Crise sanitaire du COVID-19 : le vélo « met le nez à la fenêtre » ?

ou comment la crise actuelle peut-être un accélérateur pour le développement du vélo et de sa filière

La pratique du vélo, les investissements pour les infrastructures et la diffusion du vélo sont en pleine progression ces dix dernières années quels que soient les usages loisir, sport, tourisme ou déplacements quotidiens. La situation actuelle met seulement en lumière des interrogations sur les modes de déplacements urbains et sert de catalyseur à certaines actions restées dans les cartons.

C’est dans ce contexte qu’est publiée l’étude “Impact économique et potentiel de développement des usages du vélo en France” commanditée par la Direction Générale des Entreprises, la Direction Générale des Infrastructures, des Transports et de la Mer, l’Agence de la Transition Écologique (ADEME) et la Fédération Française de Cyclisme. Loin d’être opportuniste, cette étude a été conduite de janvier à décembre 2019.

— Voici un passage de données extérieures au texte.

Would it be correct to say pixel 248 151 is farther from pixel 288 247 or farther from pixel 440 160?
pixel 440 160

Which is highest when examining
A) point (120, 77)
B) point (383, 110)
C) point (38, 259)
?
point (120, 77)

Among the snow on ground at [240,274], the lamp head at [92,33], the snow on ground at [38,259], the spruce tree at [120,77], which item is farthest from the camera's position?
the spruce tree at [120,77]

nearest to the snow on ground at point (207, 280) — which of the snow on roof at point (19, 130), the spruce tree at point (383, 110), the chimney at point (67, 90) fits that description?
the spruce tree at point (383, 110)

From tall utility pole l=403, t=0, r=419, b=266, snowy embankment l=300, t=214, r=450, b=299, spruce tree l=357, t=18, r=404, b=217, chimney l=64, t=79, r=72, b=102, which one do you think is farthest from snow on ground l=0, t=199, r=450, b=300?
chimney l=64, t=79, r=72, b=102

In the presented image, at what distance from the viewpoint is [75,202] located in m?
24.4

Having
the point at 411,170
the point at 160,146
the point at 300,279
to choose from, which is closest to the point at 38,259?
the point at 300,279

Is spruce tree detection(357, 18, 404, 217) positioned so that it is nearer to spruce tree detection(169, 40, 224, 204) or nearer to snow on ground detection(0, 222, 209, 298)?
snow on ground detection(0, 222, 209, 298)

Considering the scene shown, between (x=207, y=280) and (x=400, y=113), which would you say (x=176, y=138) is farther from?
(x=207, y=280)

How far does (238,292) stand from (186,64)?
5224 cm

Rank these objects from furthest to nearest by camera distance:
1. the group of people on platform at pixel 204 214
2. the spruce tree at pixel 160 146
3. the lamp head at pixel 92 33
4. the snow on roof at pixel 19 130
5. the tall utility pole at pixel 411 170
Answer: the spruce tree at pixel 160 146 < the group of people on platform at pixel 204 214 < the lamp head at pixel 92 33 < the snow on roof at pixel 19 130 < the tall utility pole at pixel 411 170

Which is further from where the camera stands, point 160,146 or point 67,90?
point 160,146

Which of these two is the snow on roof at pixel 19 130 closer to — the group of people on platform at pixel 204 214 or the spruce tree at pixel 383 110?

Dans l’optique du Plan Mobilités Actives du gouvernement et de l’objectif de 9% de part modale du vélo dans les déplacements du quotidien en 2030, l’étude a :

  • réalisé une état des lieux de la pratique du vélo en France et de l’économie liée, 
  • évalué comment l’usage du vélo pouvait se développer et quelles retombées économiques cela pouvait générer,
  • réalisé un recensement et une comparaison de l’organisation de l’écosystème autour du vélo, des politiques et des bonnes pratiques sur le développement de l’usage du vélo dans plusieurs pays européens pour voir l’impact économique.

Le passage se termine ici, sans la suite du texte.